The Green River and Colorado River merge deep in the park.

I could sit here writing all day, but that is next week’s task. Now I am off for my last day in Utah parks with a plan to visit Cedar Breaks National Monument and revisit Zion National Park on a clear sky day.

I’ve been loving this desert life.

7 Comments

  • dlnevins May 15, 2013

    Not a mule deer in your photograph, but a pronghorn antelope – which is a much rarer critter! What a great sighting!

    Your photos have me wishing I was in the desert southwest right now. Beautiful! I’ve had a chance to explore Arches, Canyonlands Island in the Sky District, and the Grand Canyon in the recent past, but haven’t yet made it out to see Bryce, Zion, the Canyonlands Needles District, or the many other wonderful parks, monuments, and BLM areas in that part of the world. So many beautiful places in this world to explore, so little time…

  • Michelle S May 15, 2013

    Love that part of the country (been there several times)and I really enjoyed your photos! Thanks for sharing 🙂

  • P T May 15, 2013

    Can hardly wait to return. Thanks again for your great postings!

  • DJP May 15, 2013

    I was going to say the same thing but DL beat me to it—that isnt a deer you photographed…it is Proghorn. They are around the rocky Mountain states of Montana, wyoming, Colorado, and Utah with a few scattered ones in other western states.

    I am guessing today/tomorrow you are driving US 50 back to California. there are two ways you could drive….

    1. The interstate I-70/I-15/CA 58/I-5

    2. I70/US 50/US 6—this way you go by Great Basin National Park worthy of a stop at this rather remote and one of the least visited national parks in the lower 48. Then you can drive through the sierras through tioga Pass and Toulume Meadows part of Yosemite which looks to be open now( If it wasnt open there were other routes like US 50 and I 80)

  • Mark Jackson May 15, 2013

    As someone who’s visited over 100 NPS sites, I’m loving this post! I’m a big fan of Bryce Canyon, as well as the Kolob Canyon Unit of Zion. Stunning places, I like the way you took back to California!

  • DRE May 15, 2013

    I told my wife that we have to move there, we went to arches and zion several years ago. We live in FL but I the desert is calling me!!!

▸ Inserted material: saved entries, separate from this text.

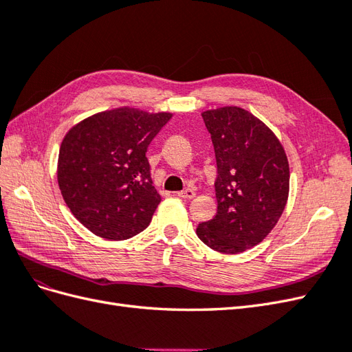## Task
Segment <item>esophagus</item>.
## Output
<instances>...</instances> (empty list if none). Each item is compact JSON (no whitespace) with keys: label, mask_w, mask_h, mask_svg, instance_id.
<instances>
[{"label":"esophagus","mask_w":352,"mask_h":352,"mask_svg":"<svg viewBox=\"0 0 352 352\" xmlns=\"http://www.w3.org/2000/svg\"><path fill=\"white\" fill-rule=\"evenodd\" d=\"M177 197L192 199L195 197V192H194V189H185V190H180V192H177Z\"/></svg>","instance_id":"esophagus-1"}]
</instances>
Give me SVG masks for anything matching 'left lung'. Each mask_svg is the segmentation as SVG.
<instances>
[{"label": "left lung", "instance_id": "8db88e82", "mask_svg": "<svg viewBox=\"0 0 352 352\" xmlns=\"http://www.w3.org/2000/svg\"><path fill=\"white\" fill-rule=\"evenodd\" d=\"M214 145L217 212L197 228L211 250L239 254L269 235L289 195V164L280 141L241 107L201 114Z\"/></svg>", "mask_w": 352, "mask_h": 352}]
</instances>
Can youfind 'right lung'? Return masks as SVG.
<instances>
[{"mask_svg":"<svg viewBox=\"0 0 352 352\" xmlns=\"http://www.w3.org/2000/svg\"><path fill=\"white\" fill-rule=\"evenodd\" d=\"M172 113L120 107L74 124L60 146L57 180L82 225L110 241L148 228L162 197L153 186L148 145Z\"/></svg>","mask_w":352,"mask_h":352,"instance_id":"add662e5","label":"right lung"}]
</instances>
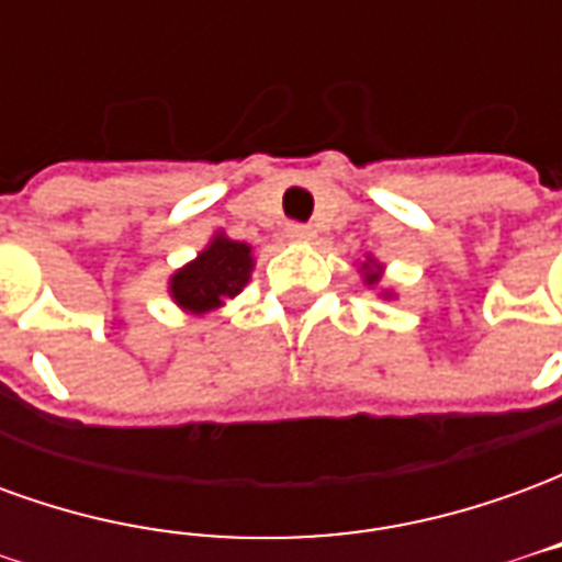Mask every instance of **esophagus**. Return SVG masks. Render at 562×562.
<instances>
[{
	"label": "esophagus",
	"mask_w": 562,
	"mask_h": 562,
	"mask_svg": "<svg viewBox=\"0 0 562 562\" xmlns=\"http://www.w3.org/2000/svg\"><path fill=\"white\" fill-rule=\"evenodd\" d=\"M285 234H289L292 240H313V237H316V232H313L310 225H304V222H289V225H285Z\"/></svg>",
	"instance_id": "34e87169"
}]
</instances>
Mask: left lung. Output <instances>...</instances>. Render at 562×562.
Returning a JSON list of instances; mask_svg holds the SVG:
<instances>
[{
	"label": "left lung",
	"instance_id": "left-lung-1",
	"mask_svg": "<svg viewBox=\"0 0 562 562\" xmlns=\"http://www.w3.org/2000/svg\"><path fill=\"white\" fill-rule=\"evenodd\" d=\"M379 273H367V282H376Z\"/></svg>",
	"mask_w": 562,
	"mask_h": 562
}]
</instances>
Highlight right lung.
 I'll return each mask as SVG.
<instances>
[{
	"label": "right lung",
	"mask_w": 562,
	"mask_h": 562,
	"mask_svg": "<svg viewBox=\"0 0 562 562\" xmlns=\"http://www.w3.org/2000/svg\"><path fill=\"white\" fill-rule=\"evenodd\" d=\"M249 270H252L249 246L220 234L192 265L173 273V301L192 313H207L244 289Z\"/></svg>",
	"instance_id": "right-lung-1"
}]
</instances>
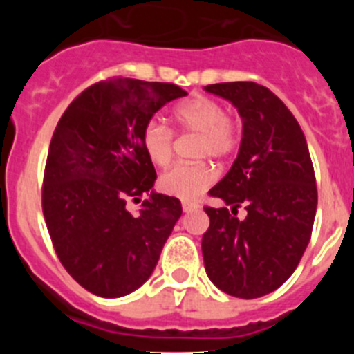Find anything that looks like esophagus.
Returning a JSON list of instances; mask_svg holds the SVG:
<instances>
[{"label":"esophagus","instance_id":"1","mask_svg":"<svg viewBox=\"0 0 354 354\" xmlns=\"http://www.w3.org/2000/svg\"><path fill=\"white\" fill-rule=\"evenodd\" d=\"M200 205L196 202H183V211L184 212H195L198 211Z\"/></svg>","mask_w":354,"mask_h":354}]
</instances>
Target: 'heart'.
Wrapping results in <instances>:
<instances>
[{
  "label": "heart",
  "mask_w": 354,
  "mask_h": 354,
  "mask_svg": "<svg viewBox=\"0 0 354 354\" xmlns=\"http://www.w3.org/2000/svg\"><path fill=\"white\" fill-rule=\"evenodd\" d=\"M180 131L200 133L196 156L223 159L236 150L239 136L223 106L209 97L195 95L174 109ZM175 134L159 118H150L143 126L142 145L154 165L165 167L174 156ZM216 171L207 162H179L161 175V189L183 200H196L214 183Z\"/></svg>",
  "instance_id": "b5f03b06"
}]
</instances>
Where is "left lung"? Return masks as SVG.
Returning <instances> with one entry per match:
<instances>
[{"instance_id":"8db88e82","label":"left lung","mask_w":354,"mask_h":354,"mask_svg":"<svg viewBox=\"0 0 354 354\" xmlns=\"http://www.w3.org/2000/svg\"><path fill=\"white\" fill-rule=\"evenodd\" d=\"M205 92L232 102L243 120L236 161L209 192L225 205L204 207L211 220L202 237L205 271L230 296L261 298L294 273L310 241L314 167L298 120L270 88L234 81L207 84ZM241 205L245 221L235 218Z\"/></svg>"}]
</instances>
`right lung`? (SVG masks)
Instances as JSON below:
<instances>
[{
	"label": "right lung",
	"instance_id": "obj_1",
	"mask_svg": "<svg viewBox=\"0 0 354 354\" xmlns=\"http://www.w3.org/2000/svg\"><path fill=\"white\" fill-rule=\"evenodd\" d=\"M187 95L174 83L99 81L62 115L49 145L42 211L55 252L81 287L120 298L149 280L183 214L179 198L152 189L156 170L143 126L167 102ZM144 201L131 215L129 199Z\"/></svg>",
	"mask_w": 354,
	"mask_h": 354
}]
</instances>
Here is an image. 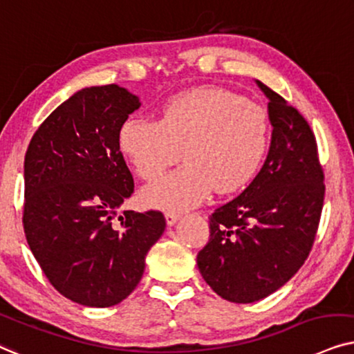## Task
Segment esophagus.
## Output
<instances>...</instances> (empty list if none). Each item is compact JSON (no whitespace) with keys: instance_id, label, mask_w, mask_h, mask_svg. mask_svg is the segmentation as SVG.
<instances>
[{"instance_id":"esophagus-1","label":"esophagus","mask_w":354,"mask_h":354,"mask_svg":"<svg viewBox=\"0 0 354 354\" xmlns=\"http://www.w3.org/2000/svg\"><path fill=\"white\" fill-rule=\"evenodd\" d=\"M165 220H167V225L168 226H173L178 220H180V215L174 214V212H168V214L165 215Z\"/></svg>"}]
</instances>
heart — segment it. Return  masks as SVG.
Here are the masks:
<instances>
[{"label": "heart", "mask_w": 354, "mask_h": 354, "mask_svg": "<svg viewBox=\"0 0 354 354\" xmlns=\"http://www.w3.org/2000/svg\"><path fill=\"white\" fill-rule=\"evenodd\" d=\"M268 144L266 110L220 87L180 93L165 103L158 121L129 118L118 131L120 150L142 180H157L183 152L185 167L142 191L149 207L169 212L201 205L214 189H241L261 168Z\"/></svg>", "instance_id": "obj_1"}]
</instances>
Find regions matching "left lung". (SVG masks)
I'll return each instance as SVG.
<instances>
[{"mask_svg":"<svg viewBox=\"0 0 354 354\" xmlns=\"http://www.w3.org/2000/svg\"><path fill=\"white\" fill-rule=\"evenodd\" d=\"M270 149L261 171L236 199L210 216L197 254L202 279L232 303H254L295 277L313 248L324 207V173L308 121L266 84Z\"/></svg>","mask_w":354,"mask_h":354,"instance_id":"left-lung-1","label":"left lung"}]
</instances>
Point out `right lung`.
Returning <instances> with one entry per match:
<instances>
[{"mask_svg": "<svg viewBox=\"0 0 354 354\" xmlns=\"http://www.w3.org/2000/svg\"><path fill=\"white\" fill-rule=\"evenodd\" d=\"M139 97L116 84L81 88L35 131L24 160V232L50 283L88 308L133 293L165 232L160 212L124 210L133 174L118 131Z\"/></svg>", "mask_w": 354, "mask_h": 354, "instance_id": "1", "label": "right lung"}]
</instances>
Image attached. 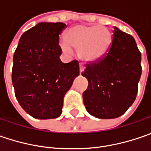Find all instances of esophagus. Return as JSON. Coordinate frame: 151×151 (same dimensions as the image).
<instances>
[{
	"instance_id": "34e87169",
	"label": "esophagus",
	"mask_w": 151,
	"mask_h": 151,
	"mask_svg": "<svg viewBox=\"0 0 151 151\" xmlns=\"http://www.w3.org/2000/svg\"><path fill=\"white\" fill-rule=\"evenodd\" d=\"M85 70V67L83 65H81V64H80V73L81 74V73L84 71Z\"/></svg>"
}]
</instances>
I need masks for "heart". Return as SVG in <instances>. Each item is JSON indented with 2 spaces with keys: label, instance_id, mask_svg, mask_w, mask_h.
Masks as SVG:
<instances>
[{
  "label": "heart",
  "instance_id": "heart-1",
  "mask_svg": "<svg viewBox=\"0 0 151 151\" xmlns=\"http://www.w3.org/2000/svg\"><path fill=\"white\" fill-rule=\"evenodd\" d=\"M113 35L104 27L78 25L71 27L61 40V50L71 53L77 50L79 58L84 62H95L105 56L111 47Z\"/></svg>",
  "mask_w": 151,
  "mask_h": 151
}]
</instances>
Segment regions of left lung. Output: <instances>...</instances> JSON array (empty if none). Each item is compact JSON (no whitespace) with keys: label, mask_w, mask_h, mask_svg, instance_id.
Listing matches in <instances>:
<instances>
[{"label":"left lung","mask_w":151,"mask_h":151,"mask_svg":"<svg viewBox=\"0 0 151 151\" xmlns=\"http://www.w3.org/2000/svg\"><path fill=\"white\" fill-rule=\"evenodd\" d=\"M111 47L99 60L86 64L81 75L88 87L82 94L86 109L97 119L119 118L136 98L141 54L134 38L114 27Z\"/></svg>","instance_id":"obj_1"}]
</instances>
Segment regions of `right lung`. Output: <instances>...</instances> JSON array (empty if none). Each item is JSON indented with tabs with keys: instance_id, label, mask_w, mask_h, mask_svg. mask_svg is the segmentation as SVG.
<instances>
[{
	"instance_id": "add662e5",
	"label": "right lung",
	"mask_w": 151,
	"mask_h": 151,
	"mask_svg": "<svg viewBox=\"0 0 151 151\" xmlns=\"http://www.w3.org/2000/svg\"><path fill=\"white\" fill-rule=\"evenodd\" d=\"M63 22H39L24 32L13 55L12 80L21 107L38 119L60 116L63 100L80 74L79 63L65 64L59 36Z\"/></svg>"
}]
</instances>
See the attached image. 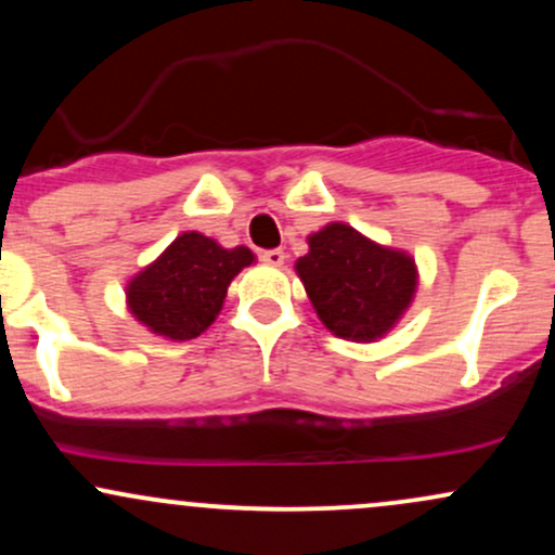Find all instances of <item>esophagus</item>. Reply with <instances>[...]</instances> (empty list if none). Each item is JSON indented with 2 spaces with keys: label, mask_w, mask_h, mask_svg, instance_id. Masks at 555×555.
Segmentation results:
<instances>
[{
  "label": "esophagus",
  "mask_w": 555,
  "mask_h": 555,
  "mask_svg": "<svg viewBox=\"0 0 555 555\" xmlns=\"http://www.w3.org/2000/svg\"><path fill=\"white\" fill-rule=\"evenodd\" d=\"M260 260H263V263H269V266H282L286 256H284L282 247H273V250H260Z\"/></svg>",
  "instance_id": "obj_1"
}]
</instances>
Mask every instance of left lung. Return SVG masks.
Listing matches in <instances>:
<instances>
[{
  "label": "left lung",
  "mask_w": 555,
  "mask_h": 555,
  "mask_svg": "<svg viewBox=\"0 0 555 555\" xmlns=\"http://www.w3.org/2000/svg\"><path fill=\"white\" fill-rule=\"evenodd\" d=\"M310 302L341 339L384 336L412 302L415 260L388 250L347 224H328L310 237V253L297 260Z\"/></svg>",
  "instance_id": "1"
}]
</instances>
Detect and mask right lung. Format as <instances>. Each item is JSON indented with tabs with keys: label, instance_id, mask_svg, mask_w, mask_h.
Returning a JSON list of instances; mask_svg holds the SVG:
<instances>
[{
	"label": "right lung",
	"instance_id": "1",
	"mask_svg": "<svg viewBox=\"0 0 555 555\" xmlns=\"http://www.w3.org/2000/svg\"><path fill=\"white\" fill-rule=\"evenodd\" d=\"M253 263L247 247L224 250L211 237L184 232L164 256L127 286V302L138 321L169 339H195L214 323L227 286Z\"/></svg>",
	"mask_w": 555,
	"mask_h": 555
}]
</instances>
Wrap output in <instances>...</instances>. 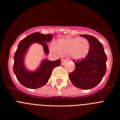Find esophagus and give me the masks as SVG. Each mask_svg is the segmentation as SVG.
Listing matches in <instances>:
<instances>
[{"instance_id": "1", "label": "esophagus", "mask_w": 120, "mask_h": 120, "mask_svg": "<svg viewBox=\"0 0 120 120\" xmlns=\"http://www.w3.org/2000/svg\"><path fill=\"white\" fill-rule=\"evenodd\" d=\"M67 61V59H61V64L62 65H64V64H65V62Z\"/></svg>"}]
</instances>
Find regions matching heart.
Here are the masks:
<instances>
[{
    "mask_svg": "<svg viewBox=\"0 0 120 120\" xmlns=\"http://www.w3.org/2000/svg\"><path fill=\"white\" fill-rule=\"evenodd\" d=\"M90 44L85 38H67L57 41L56 45H52V50L61 55L69 54L75 60H80L86 56L90 50Z\"/></svg>",
    "mask_w": 120,
    "mask_h": 120,
    "instance_id": "heart-1",
    "label": "heart"
}]
</instances>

  • Ric Garrido May 15, 2013

    Thanks for the animal identification correction from mule deer to pronghorn.

    In college I took a plant identification class. I studied my ass off for the in-the-field final. I got a D. My roommate who never studied aced the final.

    I have photos of pronghorn in Bryce Canyon National Park and a great one of a bicycle rider passing next to the pronghorn. I was about 15 feet away when I first saw two pronghorn by the road. My passenger window squeaks and was scaring the pronghorn when I tried to roll it down. I went about 100 feet away to park my car and take photos. That pronghorn photo will be in my Bryce Canyon National Park post next week.

    I videotaped a mule deer today in Zion National Park foraging by the Virgin River. I realized I had misidentified my picture when I saw what a mule deer looks like up close.